Can you reproduce the invention text word for word, from "A pressure-sensitive graphics" to "more made live."?

━━━━━ Document passage

This can be set in secure mode remotely by a user. Printed pages they then generate are directed into a locked tray. Each machine would have several such trays, each with an electronic keypad to allow access to the hardcopy in question.

The machine itself would generate a new lock PIN every time secure mode was entered and transmit this by email to the author so that he/she could approach the machine in due course, at walking pace.

The paper could then be extracted without being seen by anyone else (and without obstructing anyone else’s printing work).

#1559: Intermissioff

Today’s invention is a way to stop me eating distractedly whilst surfing the web (apparently the TV dinner has been largely replaced by IP grazing).

A pressure-sensitive graphics tablet (or digital scale) is usb-connected to one’s laptop. Every time a forkful is lifted off a plate of food placed on the tablet (as inferred from a decrease in weight), whatever is on-screen automatically greys-out and, if a movie, is paused.

When the weight of the bare fork is added to the plate again, the screen is once more made live.

This would enable food to be eaten less mindlessly and during natural breaks in on-screen attention.

━━━━━━━━━━
━━━━━ Data

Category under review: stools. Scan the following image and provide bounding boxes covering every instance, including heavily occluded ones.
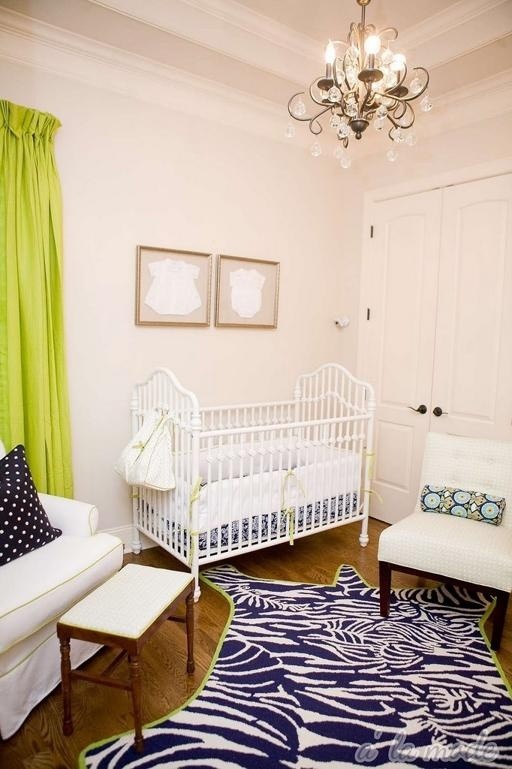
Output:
[57,562,194,750]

━━━━━━━━━━

#### Result for this task
A pressure-sensitive graphics tablet (or digital scale) is usb-connected to one’s laptop. Every time a forkful is lifted off a plate of food placed on the tablet (as inferred from a decrease in weight), whatever is on-screen automatically greys-out and, if a movie, is paused.

When the weight of the bare fork is added to the plate again, the screen is once more made live.